Amite County Bi-centennial Event | SouthernPaddler.com

Amite County Bi-centennial Event

islandpiper

Well-Known Member
After being contacted and contracted over a year ago for this gig it
finally came to pass. it was the Bi-centennial of Amite county and
Liberty Ms. and it was a great time.

Anyway, i lieu of my standard uniform i got to wear someihing closer
to the 79th New York Reg., the only Union outfit that at least started
the war of Northern Agression in kilts.

It was very interesting for this old, yankee-born piper to blend in
with the Confederates for a day. The march to the Confederate
Memorial, the laying of the wreaths and the Toast to the Fallen were
very moving.

In the North, the Civil war was always taught as just some event in
the past. In Liberty, the past has meaning, the fallen are
remembered by name 147 years later, the wrongs committed against a
peaceful agrarian community are still a burden. I've played with
tears on my face before and did it again today.

DSC00477copy.jpg
 

Wannabe

Well-Known Member
Apr 5, 2007
2,645
2
on the bank of Trinity Bay
Keith,
After reading your post I called my brother in law (we are both members of the Sons of Confederate Veterans). He is the one I told you about that had pipelined in the Iorn River region. We would like permission to reprint your post in our newsletter. Thanks for the post.
Bob
 

islandpiper

Well-Known Member
Mr Williams: sure, go for it. It was a moving experience. The Confederate Monument was erected in 1866, on donated land next to the Presbyterian Church, which had seen duty as a field hospital during the two battles there. Under the carpet in the sanctuary are bloodstains where wounded and dying men were laid out.

In these times of "going with the flow" or total disregard for ideas, principles and liberty we must stand in awe of men, young and old, who took up arms to protect what they treasured, home and family.

Piper
 

jdupre'

Well-Known Member
Sep 9, 2007
2,327
40
South Louisiana
I had a similar moving experience while touring the Vicksburg Mississippi battlefield and cemetary. You can't help but be awed when you walk through the 10,00 graves there. That's just the soldiers that died there and the immediate vicinity to Vicksburg. 10,000 simple stone grave markers, over half of which were about 2 feet tall, and the rest about half that size. The shorter ones are for the unknown soldiers.
 

gbinga

Well-Known Member
Nov 7, 2008
736
2
Hoschton, GA
In Marietta GA, where I grew up, we have a Confederate and a Federal Cemetery. Huge battles were fought around there, leading up to the battle of Atlanta. Outnumbered and out-supplied, the Confederates fought dogged defensive battles against Sherman, who attacked with the relentless determination that he and Grant used to end the war.

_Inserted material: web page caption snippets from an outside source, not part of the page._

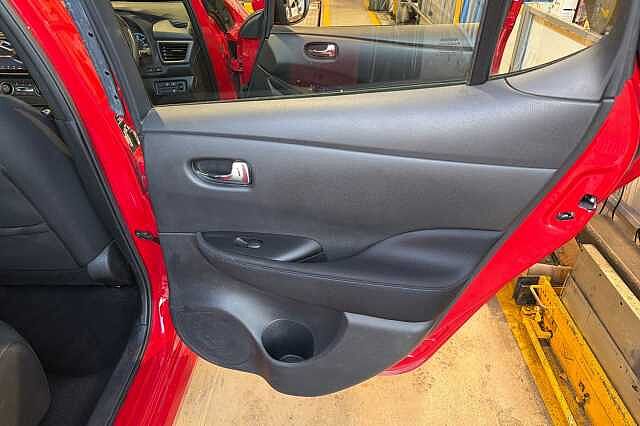 Nissan LEAF 110kW Acenta 39kWh 5dr Auto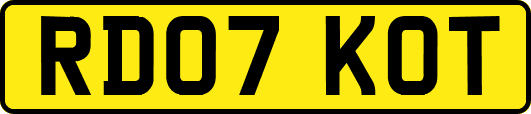 RD07KOT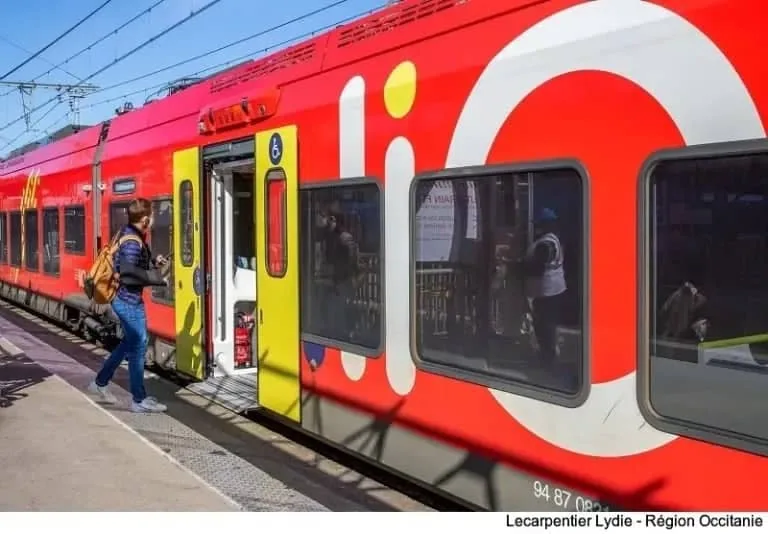 lio train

Walking around the Confederate Cemetery, you see sections with troops from a particular company/ brigade / regiment. Guys who all fell at the same time and place in a particular battle. Dozens of them.

These men were organized according to where they lived. They served side by side with other men from their home town or county. It is speculated that the incredible bravery shown by the soldiers in the Civil War was in part due to the fact that a man couldn't stop or run away in front of men he'd been raised with. It just wasn't done.

The way the troops were organized, a town or county could lose most of a generation of men in an afternoon. If the group was in the wrong place at the wrong time, they'd just get cut to pieces. Same deal with the Federals, at least for a large part of the war.

Looking at the markers, seeing one man after another from the same town, killed in the same place on the same day... it is heart rending.

Whether it was a German or Irish immigrant fighting to preserve the Union and end human slavery, or a dirt poor Southern farmer fighting for his State's right to determine it's own destiny without interference from outsiders, it is incredible what people will do for a cause they believe in.